Boost Your Python Application Performance using Continuous Profiling

Continuous profiling is a great tool for optimizing the performance of applications. It allows us to continuously monitor and analyze application's resource usage, identify bottlenecks, and use resources more efficiently. In this article, we will take a look at how to set up and use Grafana Phlare, a powerful new open-source tool by Grafana Labs, to perform continuous profiling of Python applications running on Kubernetes.

Phlare

Grafana Phlare is a "new kid on the block", so chances are you haven't heard about it yet. It's an open-source database for storing and querying profiling data. Because it's a Grafana Labs project, it obviously integrates well with Grafana itself and other of their projects. Also, if you're already familiar with Grafana (either usage or deployment), then it's quite easy to start using Phlare as well.

Setup

While it's possible to deploy Phlare as a single binary, the most common deployment method is probably on Kubernetes. For simplicity, in this article we will use KinD (Kubernetes in Docker) to spin up a local cluster. To create such cluster you can use below KinD configuration:


# File: cluster.yaml
# Run: kind create cluster --config ./cluster.yaml --name kind --image=kindest/node:v1.26.0
kind: Cluster
apiVersion: kind.x-k8s.io/v1alpha4
nodes:
- role: control-plane

With the cluster up-and-running we can focus on the Phlare itself. However, as was already mentioned, Phlare is just the database for profiling data, so to make it useful we will first need to deploy Grafana so that we can visualize profiling data.

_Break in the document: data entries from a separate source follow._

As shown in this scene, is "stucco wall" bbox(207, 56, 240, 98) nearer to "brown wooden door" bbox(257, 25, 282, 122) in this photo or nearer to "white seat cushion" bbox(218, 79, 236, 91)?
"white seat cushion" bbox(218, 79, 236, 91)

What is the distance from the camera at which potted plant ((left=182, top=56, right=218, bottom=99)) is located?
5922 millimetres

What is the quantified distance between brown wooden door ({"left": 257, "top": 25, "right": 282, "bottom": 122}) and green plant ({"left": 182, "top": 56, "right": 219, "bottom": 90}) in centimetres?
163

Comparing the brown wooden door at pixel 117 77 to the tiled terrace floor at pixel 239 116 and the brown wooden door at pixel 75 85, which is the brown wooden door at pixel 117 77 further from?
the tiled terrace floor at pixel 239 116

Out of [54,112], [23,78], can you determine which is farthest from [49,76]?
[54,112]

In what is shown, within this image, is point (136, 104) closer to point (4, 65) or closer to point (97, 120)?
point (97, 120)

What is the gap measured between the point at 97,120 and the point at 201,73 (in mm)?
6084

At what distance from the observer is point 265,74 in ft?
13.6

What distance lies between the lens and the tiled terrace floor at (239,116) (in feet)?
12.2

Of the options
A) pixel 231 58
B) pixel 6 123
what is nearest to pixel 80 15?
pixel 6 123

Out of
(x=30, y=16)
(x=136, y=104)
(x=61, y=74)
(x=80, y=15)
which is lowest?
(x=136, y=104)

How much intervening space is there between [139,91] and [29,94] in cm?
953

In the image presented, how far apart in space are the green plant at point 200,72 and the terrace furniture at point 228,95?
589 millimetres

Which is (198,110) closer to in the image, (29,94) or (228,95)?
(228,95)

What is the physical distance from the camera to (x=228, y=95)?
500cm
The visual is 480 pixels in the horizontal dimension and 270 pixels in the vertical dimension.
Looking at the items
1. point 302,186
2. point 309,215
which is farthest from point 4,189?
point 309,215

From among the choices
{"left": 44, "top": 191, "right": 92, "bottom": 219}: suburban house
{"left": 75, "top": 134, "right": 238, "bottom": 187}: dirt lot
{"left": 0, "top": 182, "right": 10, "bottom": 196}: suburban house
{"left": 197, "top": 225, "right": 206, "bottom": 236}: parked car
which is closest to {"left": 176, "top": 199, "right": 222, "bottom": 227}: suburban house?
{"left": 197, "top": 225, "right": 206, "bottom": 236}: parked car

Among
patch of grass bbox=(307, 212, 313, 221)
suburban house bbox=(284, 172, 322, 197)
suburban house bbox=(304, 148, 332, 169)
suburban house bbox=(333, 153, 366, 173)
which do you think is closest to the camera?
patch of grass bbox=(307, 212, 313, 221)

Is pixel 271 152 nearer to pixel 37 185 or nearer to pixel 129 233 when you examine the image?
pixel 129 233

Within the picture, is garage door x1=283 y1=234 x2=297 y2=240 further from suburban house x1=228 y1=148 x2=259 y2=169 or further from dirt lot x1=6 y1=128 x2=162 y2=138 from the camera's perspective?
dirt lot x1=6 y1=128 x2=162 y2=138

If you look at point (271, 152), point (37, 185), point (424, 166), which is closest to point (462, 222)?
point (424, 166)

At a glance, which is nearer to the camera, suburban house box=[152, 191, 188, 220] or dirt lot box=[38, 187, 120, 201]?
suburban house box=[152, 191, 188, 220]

The Grafana deployment will consist of a Deployment itself, ConfigMap for Phlare datasource configuration and a Service to expose it inside cluster. These Kubernetes YAMLs get quite long and verbose very quickly, so for the sake of clarity and readability I will omit listing them here. You can however, view all of them in my repository here.

To deploy these YAMLs and access Grafana, you can simply run:


kubectl apply -f https://raw.githubusercontent.com/MartinHeinz/python-phlare/master/grafana-deploy.yaml
kubectl port-forward svc/grafana 8080:3000
# Open: http://localhost:8080/explore

While I don't want to bore you with long YAMLs, we should at least take a quick look at the datasource configuration that will connect Phlare to Grafana:


apiVersion: v1
kind: ConfigMap
metadata:
  name: grafana
data:
  datasource.yaml: |
    apiVersion: 1
    datasources:
      - access: proxy
        basicAuth: false
        editable: true
        isDefault: true
        name: phlare
        type: phlare
        uid: phlare
        url: http://phlare:4100
        version: 1

This ConfigMap describes the single Phlare datasource, listing some basic options which you might know if you ever configured Grafana. Only notable one is the url which points to the Phlare's Service, which we will deploy next...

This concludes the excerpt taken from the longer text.